Mettez en tableau Markdown, avec les colonnes « Numéro » et « Texte », la partie qui commence à la ligne contenant « How far from (890,515) is (533,166) (in cm)? » et va jusqu'à la fin des lignes, sans les lignes vides. Laissez les images hors du tableau.

───── Lignes à traiter

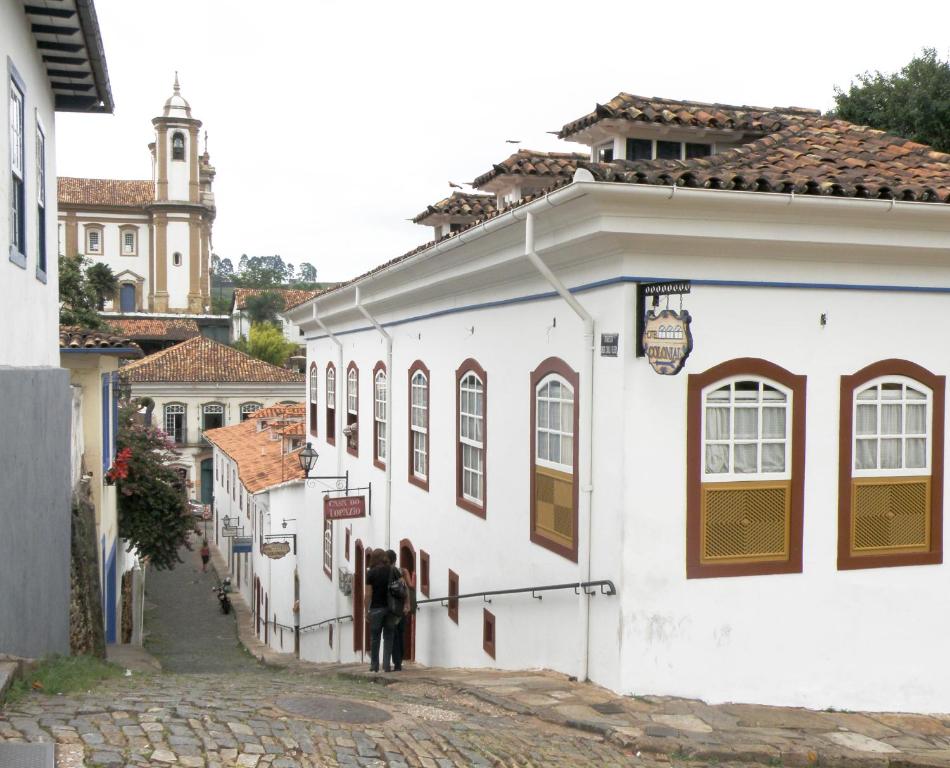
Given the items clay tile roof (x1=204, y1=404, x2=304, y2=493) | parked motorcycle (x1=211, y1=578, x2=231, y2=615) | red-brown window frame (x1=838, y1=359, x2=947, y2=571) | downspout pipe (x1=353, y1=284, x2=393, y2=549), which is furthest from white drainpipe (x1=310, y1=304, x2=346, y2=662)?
parked motorcycle (x1=211, y1=578, x2=231, y2=615)

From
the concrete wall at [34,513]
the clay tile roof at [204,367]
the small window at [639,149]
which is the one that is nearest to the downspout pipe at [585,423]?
the small window at [639,149]

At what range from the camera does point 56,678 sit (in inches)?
294

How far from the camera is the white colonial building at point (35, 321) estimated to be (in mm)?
7980

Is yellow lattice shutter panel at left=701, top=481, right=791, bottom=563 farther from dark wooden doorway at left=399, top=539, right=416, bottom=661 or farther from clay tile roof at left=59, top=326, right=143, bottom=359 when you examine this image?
clay tile roof at left=59, top=326, right=143, bottom=359

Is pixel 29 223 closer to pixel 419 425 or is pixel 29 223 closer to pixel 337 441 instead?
pixel 419 425

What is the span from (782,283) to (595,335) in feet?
4.84

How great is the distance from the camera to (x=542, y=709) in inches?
303

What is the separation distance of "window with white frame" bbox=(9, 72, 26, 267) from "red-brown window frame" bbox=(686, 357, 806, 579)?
599 centimetres

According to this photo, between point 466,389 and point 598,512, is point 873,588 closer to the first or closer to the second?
point 598,512

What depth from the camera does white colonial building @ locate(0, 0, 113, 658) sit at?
798 centimetres


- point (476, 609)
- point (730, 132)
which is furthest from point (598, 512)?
point (730, 132)

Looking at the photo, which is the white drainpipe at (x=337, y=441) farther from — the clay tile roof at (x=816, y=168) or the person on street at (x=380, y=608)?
the clay tile roof at (x=816, y=168)

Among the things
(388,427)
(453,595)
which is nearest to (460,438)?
(453,595)

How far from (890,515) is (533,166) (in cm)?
586
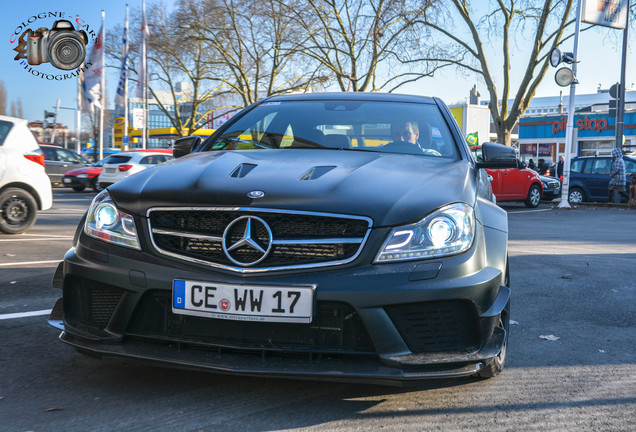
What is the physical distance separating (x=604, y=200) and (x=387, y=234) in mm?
20614

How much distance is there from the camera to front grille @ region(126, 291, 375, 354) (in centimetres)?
264

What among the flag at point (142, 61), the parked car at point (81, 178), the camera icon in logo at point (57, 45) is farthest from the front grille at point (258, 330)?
the flag at point (142, 61)

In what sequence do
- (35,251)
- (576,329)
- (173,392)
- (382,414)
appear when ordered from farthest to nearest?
(35,251), (576,329), (173,392), (382,414)

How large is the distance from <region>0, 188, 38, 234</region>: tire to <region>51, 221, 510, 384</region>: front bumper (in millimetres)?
7564

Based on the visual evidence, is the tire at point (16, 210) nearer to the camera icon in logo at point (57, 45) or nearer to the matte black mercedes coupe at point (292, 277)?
the matte black mercedes coupe at point (292, 277)

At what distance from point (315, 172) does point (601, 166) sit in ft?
66.5

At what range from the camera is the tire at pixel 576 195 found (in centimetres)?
2150

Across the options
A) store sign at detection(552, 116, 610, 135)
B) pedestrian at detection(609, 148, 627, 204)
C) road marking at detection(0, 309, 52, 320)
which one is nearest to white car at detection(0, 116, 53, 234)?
road marking at detection(0, 309, 52, 320)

──────────

- Résultat de l'exercice
| Numéro | Texte |
|---|---|
| 1 | How far from (890,515) is (533,166) (in cm)? |
| 2 | 586 |
| 3 | What is the physical distance separating (x=604, y=200) and (x=387, y=234) in mm? |
| 4 | 20614 |
| 5 | How much distance is there from the camera to front grille @ region(126, 291, 375, 354) (in centimetres)? |
| 6 | 264 |
| 7 | What among the flag at point (142, 61), the parked car at point (81, 178), the camera icon in logo at point (57, 45) is farthest from the front grille at point (258, 330)? |
| 8 | the flag at point (142, 61) |
| 9 | In what sequence do |
| 10 | - (35,251) |
| 11 | - (576,329) |
| 12 | - (173,392) |
| 13 | - (382,414) |
| 14 | appear when ordered from farthest to nearest? |
| 15 | (35,251), (576,329), (173,392), (382,414) |
| 16 | How large is the distance from <region>0, 188, 38, 234</region>: tire to <region>51, 221, 510, 384</region>: front bumper (in millimetres)? |
| 17 | 7564 |
| 18 | Based on the visual evidence, is the tire at point (16, 210) nearer to the camera icon in logo at point (57, 45) or nearer to the matte black mercedes coupe at point (292, 277)? |
| 19 | the matte black mercedes coupe at point (292, 277) |
| 20 | At what distance from point (315, 172) does point (601, 166) sit in ft? |
| 21 | 66.5 |
| 22 | At what range from the camera is the tire at pixel 576 195 found (in centimetres)? |
| 23 | 2150 |
| 24 | Across the options |
| 25 | A) store sign at detection(552, 116, 610, 135) |
| 26 | B) pedestrian at detection(609, 148, 627, 204) |
| 27 | C) road marking at detection(0, 309, 52, 320) |
| 28 | which one is nearest to white car at detection(0, 116, 53, 234)? |
| 29 | road marking at detection(0, 309, 52, 320) |